What are the similarities between apples and emos?
They both hang from trees.
Here’s one for the Aussies: What’s the difference between an echidna and a police car? All the pricks are on the inside.
I was doing a magic show. I tried to make a bunny disappear, but it didn’t work.
I walked outside in shame. I looked up and realised the towers had disappeared!!!!
Roses are red, violets are violet,
My dad died in 9/11, he was a great pilot!
I pushed a kid in a wheelchair and said, "Hot Wheels!"
What do you call a garage that is gay?
A gyarge.
I bet Kobe failed flying school.
If Kobe missed a shot, his helicopter will too.
I'm dead serious about Kobe: Kobe in heaven...
What do you say to the USA after 9/11? Checkmate.

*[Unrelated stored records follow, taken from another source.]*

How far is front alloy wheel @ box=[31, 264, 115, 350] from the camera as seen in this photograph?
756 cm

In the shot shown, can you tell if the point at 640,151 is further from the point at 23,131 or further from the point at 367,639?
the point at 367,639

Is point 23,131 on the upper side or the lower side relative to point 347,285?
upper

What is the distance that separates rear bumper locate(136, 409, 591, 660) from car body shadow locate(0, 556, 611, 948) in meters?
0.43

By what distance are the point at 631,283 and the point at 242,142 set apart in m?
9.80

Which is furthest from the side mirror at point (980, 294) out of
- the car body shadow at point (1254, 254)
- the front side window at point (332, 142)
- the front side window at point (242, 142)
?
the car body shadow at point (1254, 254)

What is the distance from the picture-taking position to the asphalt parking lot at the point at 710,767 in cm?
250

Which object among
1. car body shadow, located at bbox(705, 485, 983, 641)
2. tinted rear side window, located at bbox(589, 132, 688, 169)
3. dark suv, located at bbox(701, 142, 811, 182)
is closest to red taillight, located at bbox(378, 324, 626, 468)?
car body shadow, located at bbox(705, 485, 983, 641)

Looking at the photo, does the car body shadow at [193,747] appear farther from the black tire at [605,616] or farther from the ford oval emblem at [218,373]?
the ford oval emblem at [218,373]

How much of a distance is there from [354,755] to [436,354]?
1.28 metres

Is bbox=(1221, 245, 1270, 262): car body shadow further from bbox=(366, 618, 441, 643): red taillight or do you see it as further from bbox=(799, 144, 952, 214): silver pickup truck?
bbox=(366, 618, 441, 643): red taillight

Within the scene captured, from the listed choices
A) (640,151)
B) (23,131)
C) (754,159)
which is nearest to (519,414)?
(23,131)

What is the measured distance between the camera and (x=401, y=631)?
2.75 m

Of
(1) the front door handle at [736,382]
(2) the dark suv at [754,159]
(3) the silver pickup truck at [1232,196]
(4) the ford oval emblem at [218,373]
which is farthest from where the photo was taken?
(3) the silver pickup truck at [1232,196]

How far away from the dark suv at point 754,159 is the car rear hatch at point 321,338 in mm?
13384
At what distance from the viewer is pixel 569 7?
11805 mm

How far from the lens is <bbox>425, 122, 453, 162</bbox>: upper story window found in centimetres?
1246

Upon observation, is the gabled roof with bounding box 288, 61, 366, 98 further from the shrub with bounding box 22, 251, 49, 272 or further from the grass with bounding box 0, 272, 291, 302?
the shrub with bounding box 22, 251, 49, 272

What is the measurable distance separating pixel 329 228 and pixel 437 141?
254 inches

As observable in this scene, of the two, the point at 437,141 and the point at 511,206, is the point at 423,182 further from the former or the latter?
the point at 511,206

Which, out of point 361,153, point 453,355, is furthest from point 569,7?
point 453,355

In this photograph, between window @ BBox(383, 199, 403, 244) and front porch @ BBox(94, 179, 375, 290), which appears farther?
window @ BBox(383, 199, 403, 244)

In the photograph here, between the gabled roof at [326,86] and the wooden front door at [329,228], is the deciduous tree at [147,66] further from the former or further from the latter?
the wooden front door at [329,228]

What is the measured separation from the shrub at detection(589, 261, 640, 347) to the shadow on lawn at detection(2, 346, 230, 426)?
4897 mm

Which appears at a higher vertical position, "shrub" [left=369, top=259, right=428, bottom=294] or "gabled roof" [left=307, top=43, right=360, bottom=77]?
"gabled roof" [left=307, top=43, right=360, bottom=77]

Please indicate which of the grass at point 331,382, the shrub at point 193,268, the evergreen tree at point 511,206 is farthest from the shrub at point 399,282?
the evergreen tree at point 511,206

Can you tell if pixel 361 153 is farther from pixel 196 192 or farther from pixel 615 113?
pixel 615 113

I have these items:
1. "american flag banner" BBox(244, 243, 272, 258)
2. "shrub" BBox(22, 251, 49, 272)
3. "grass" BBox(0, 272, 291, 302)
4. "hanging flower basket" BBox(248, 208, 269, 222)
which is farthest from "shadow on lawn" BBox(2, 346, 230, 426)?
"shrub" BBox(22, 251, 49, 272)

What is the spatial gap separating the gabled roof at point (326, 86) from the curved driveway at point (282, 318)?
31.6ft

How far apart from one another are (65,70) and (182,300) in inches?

My older sister said she was gonna shoot herself, so I did it for her.
Hey, you know what I told the kid in a wheelchair?
I told him to be a stand-up comedian!
Me: "Gift a homeless kid iPhone 7."
The kid: But it has no home button.
Me: Exactly. 💀
Wanna know why the plane actually crashed?
Someone turned off flight mode.
(Or a kid just turned on airplane mode.)
Grass.
I would make a rape joke, but I'd have to force it down your throat.
Why can’t a gay person walk a trail? Because a gay person can’t walk on a straight line.
What's an emo's favorite game?
Hangman.
Yo mama so fat that when she went to take a crap... she couldn't even take a crap!